Para o Poder Judiciário, o relatório recomenda substituir, sempre que possível, a prisão preventiva pela domiciliar às gestantes e mulheres com filhos(as) de até 12 anos, especialmente gestantes e com filhos (as) na primeira infância, em acordo com os procedimentos e as diretrizes da Resolução n. 369/2021 do CNJ.

No caso excepcional de pena em regime fechado, o documento orienta favorecer o seu cumprimento em unidades femininas, com condições estruturais adequadas a esse segmento e, preferencialmente, próximas de suas residências de origem.

Outra recomendação é qualificar os protocolos e produzir um manual técnico a respeito dos procedimentos de, quando necessário, separação da mãe e da criança, nos casos em que a mulher ou adolescente permanecer em regime fechado, ampliando o acompanhamento do sistema de justiça, quando da entrega da criança a familiares.

Clique aqui para ler o relatório completo.

Sobre o diagnóstico – Executado no âmbito do acordo de cooperação técnica internacional entre o CNJ e o PNUD, o diagnóstico analisa a situação do sistema de atendimento às crianças na primeira infância em todo Sistema de Justiça brasileiro.

O relatório eixo 1, detalhado nesta reportagem, investigou a situação de meninas e mulheres gestantes ou mães de crianças na primeira infância em contextos de privação de liberdade por meio de um denso diagnóstico com abordagem quantitativa e qualitativa de análise de dados.

O estudo foi produzido como um dos eixos do “Diagnóstico da Situação de Atenção à Primeira Infância no Sistema de Justiça”, que se configura com uma das ações acordadas pelo Pacto Nacional pela Primeira Infância.

Outros relatórios da série abordam os seguintes temas:

Relatório eixo 2Apresenta resultados que permeiam a proteção das crianças em situações de dissolução conjugal de seus responsáveis, especificamente no que diz respeito a processos de ações para fixação de prestação alimentícia, alienação parental e abandono afetivo, guarda e reconhecimento de paternidade.

Relatório eixo 3Caracteriza a ocorrência da destituição do poder familiar e da adoção de crianças na primeira infância por meio de um denso diagnóstico com abordagem quantitativa e qualitativa de análise de dados.

Relatório eixo 4 Buscou caracterizar a conjuntura do acolhimento de crianças na primeira infância no Brasil, com foco em algumas condições estruturais e de gestão dos serviços e de perfil das crianças.

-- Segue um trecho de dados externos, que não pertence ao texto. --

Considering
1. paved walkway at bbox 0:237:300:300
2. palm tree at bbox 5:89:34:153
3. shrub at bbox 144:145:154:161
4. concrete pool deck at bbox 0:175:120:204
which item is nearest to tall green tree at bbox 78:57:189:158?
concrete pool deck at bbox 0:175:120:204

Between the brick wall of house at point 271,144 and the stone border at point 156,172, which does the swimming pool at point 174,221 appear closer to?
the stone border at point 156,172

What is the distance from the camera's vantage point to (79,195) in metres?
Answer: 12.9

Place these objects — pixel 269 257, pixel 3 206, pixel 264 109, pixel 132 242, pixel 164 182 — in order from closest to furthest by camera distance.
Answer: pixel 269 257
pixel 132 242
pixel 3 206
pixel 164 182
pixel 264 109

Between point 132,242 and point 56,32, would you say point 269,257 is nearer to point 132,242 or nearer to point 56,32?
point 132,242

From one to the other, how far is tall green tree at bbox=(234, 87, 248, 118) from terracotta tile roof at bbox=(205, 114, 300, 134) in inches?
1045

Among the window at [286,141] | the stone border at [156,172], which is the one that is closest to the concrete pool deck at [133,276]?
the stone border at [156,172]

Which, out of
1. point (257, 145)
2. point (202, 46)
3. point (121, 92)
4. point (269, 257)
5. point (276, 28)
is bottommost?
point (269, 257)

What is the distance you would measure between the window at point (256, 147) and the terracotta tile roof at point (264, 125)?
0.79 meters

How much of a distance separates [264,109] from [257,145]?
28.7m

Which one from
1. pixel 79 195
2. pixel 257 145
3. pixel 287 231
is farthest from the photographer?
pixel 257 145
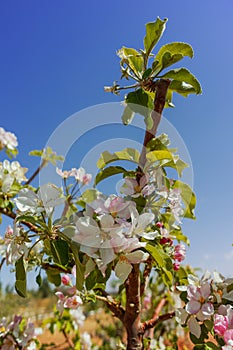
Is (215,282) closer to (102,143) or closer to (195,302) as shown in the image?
(195,302)

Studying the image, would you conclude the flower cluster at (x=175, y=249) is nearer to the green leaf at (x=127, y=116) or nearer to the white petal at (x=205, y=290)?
the white petal at (x=205, y=290)

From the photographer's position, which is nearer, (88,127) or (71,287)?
(88,127)

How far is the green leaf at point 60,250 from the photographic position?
61 centimetres

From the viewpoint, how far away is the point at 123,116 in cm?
79

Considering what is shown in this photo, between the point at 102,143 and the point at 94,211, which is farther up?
the point at 102,143

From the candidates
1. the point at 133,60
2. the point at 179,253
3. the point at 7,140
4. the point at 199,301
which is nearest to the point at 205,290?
the point at 199,301

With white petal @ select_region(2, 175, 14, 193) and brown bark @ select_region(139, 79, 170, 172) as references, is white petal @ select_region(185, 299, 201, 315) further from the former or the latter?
white petal @ select_region(2, 175, 14, 193)

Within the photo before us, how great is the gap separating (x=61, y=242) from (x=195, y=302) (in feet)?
1.20

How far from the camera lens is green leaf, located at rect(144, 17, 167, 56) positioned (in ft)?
2.46

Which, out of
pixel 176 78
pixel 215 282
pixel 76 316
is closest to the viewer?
pixel 176 78

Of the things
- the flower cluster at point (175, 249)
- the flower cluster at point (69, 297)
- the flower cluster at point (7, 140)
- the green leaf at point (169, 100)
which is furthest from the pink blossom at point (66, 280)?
the flower cluster at point (7, 140)

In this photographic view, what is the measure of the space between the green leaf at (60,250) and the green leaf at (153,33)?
0.44m

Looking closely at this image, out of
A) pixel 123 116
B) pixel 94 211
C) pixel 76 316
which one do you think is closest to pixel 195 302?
pixel 94 211

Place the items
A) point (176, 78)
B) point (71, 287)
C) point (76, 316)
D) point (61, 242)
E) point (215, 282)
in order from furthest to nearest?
1. point (76, 316)
2. point (71, 287)
3. point (215, 282)
4. point (176, 78)
5. point (61, 242)
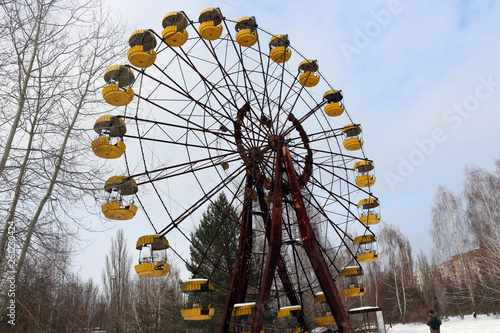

O estudo abordou unidades de acolhimento institucional e serviços de família acolhedora e foi desenvolvido com abordagem quantitativa e qualitativa.

Relatório eixo 5Teve como objetivo caracterizar a atuação das varas competência em infância e juventude do país em casos que envolvem crianças na primeira infância. De maneira específica, a pesquisa buscou identificar possíveis diferenças entre as varas exclusivas no tema e aquelas que cumulam outras matérias.